Iran is "secretly selling oil" by getting assistance from Malaysia to sidestep U.S. sanctions, reports say.
Referring to the latest findings by a Sweden-based company, Tanker Trackers, the world's largest financial newspaper, Japanese Nikkei, reported on Thursday, Iran's efforts to sustain its oil exports to Asia in the face of tightened U.S. sanctions appear to be getting some assistance from Malaysia, according to analysis of data on ship movements.
"Iranian oil typically arrives in the Straits of Malacca and is handed over using ship-to-ship oil transfer to Chinese very large crude carriers," Samir Madani, the co-founder of TankerTrackers.com, a company in Sweden which monitors the shipping and storage of oil via analysis of ship transmission data, commercial satellite imagery and other information, told the Nikkei Asian Review.
Washington ended its six-month exemptions to some countries for importing Iranian oil last May, warning that any country or company buying Iranian crude will face the risk of being sanctioned.
Nonetheless, Tehran has repeatedly maintained that it will use its utmost effort to export oil.
Meanwhile, the Governor of the Central Bank of Iran (CBI), Abdolnasser Hemmati, claimed last Wednesday that the volume of Iranian oil export has once again increased.
In the meantime, Nikkei reported, that Vandana Hari, founder, and chief executive of Singapore-based oil markets research company Vanda Insights, called the evidence of Iranian oil transfers through Malaysia "circumstantial... but pretty compelling."

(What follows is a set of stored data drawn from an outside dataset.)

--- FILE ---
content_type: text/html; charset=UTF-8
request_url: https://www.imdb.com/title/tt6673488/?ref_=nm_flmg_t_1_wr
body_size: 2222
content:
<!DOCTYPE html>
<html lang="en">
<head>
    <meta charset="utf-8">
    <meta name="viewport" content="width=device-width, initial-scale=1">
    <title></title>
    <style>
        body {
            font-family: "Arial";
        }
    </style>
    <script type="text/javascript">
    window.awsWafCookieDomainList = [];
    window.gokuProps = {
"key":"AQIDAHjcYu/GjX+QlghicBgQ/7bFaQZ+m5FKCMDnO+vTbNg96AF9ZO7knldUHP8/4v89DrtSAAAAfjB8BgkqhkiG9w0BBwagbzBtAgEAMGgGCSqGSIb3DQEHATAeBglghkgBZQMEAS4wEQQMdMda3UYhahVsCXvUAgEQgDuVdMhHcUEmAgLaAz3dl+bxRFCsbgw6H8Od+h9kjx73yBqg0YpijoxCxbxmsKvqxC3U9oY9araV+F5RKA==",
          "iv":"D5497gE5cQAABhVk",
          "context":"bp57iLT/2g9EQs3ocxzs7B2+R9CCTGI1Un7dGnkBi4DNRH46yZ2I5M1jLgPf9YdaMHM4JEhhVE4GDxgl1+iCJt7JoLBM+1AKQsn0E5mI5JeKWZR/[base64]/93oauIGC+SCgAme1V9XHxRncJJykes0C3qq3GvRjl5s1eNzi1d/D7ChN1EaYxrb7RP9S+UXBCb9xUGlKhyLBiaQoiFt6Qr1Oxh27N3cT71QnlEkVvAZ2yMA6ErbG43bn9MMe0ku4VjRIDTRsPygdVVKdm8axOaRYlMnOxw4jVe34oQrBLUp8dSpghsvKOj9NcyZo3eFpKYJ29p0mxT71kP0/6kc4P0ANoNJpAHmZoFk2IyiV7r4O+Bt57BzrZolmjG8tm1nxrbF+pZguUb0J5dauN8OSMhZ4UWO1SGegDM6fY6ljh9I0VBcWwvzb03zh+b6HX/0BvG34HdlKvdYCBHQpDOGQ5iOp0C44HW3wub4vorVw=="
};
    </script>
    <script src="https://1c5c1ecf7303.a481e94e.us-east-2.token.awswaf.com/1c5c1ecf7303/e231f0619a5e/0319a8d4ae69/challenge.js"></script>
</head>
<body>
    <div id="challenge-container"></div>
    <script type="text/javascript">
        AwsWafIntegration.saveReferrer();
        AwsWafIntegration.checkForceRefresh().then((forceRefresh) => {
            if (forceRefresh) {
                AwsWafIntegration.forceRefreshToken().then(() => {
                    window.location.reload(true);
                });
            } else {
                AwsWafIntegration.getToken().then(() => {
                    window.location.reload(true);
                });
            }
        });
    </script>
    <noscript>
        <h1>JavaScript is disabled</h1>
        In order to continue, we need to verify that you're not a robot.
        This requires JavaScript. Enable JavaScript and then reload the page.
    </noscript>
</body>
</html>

Vandana Hari said shipping data she received showed that crude oil shipments to China from Malaysia surged 86% in May from a month earlier.
"This cannot be explained as higher flows of Malaysian crude to China [because] Malaysian oil output is stagnant," Nikkei cited Vandana Hari as saying.
Based on a report filed by Reuters, Iran has managed to export nearly 300,000 barrels of oil during the first three weeks of June.
But Iran was reported to have stockpiled crude on tankers floating on high seas or waiting near oil ports of prospective buyers, such as China. This could explain low exports but higher sales, as Tehran offloads stockpiled oil.
Earlier in March, Sigal Mandelker, the U.S. under-secretary of the Treasury for Terrorism and Financial Intelligence, visited Singapore and Malaysia to warn against any involvement in Iranian sanctions evasion scheme.
"It's very important that these countries have important visibility into the different ways the Iranian regime uses to deceive the international community in connection with the shipment of oil," she said, referring to her talks in Singapore and Malaysia.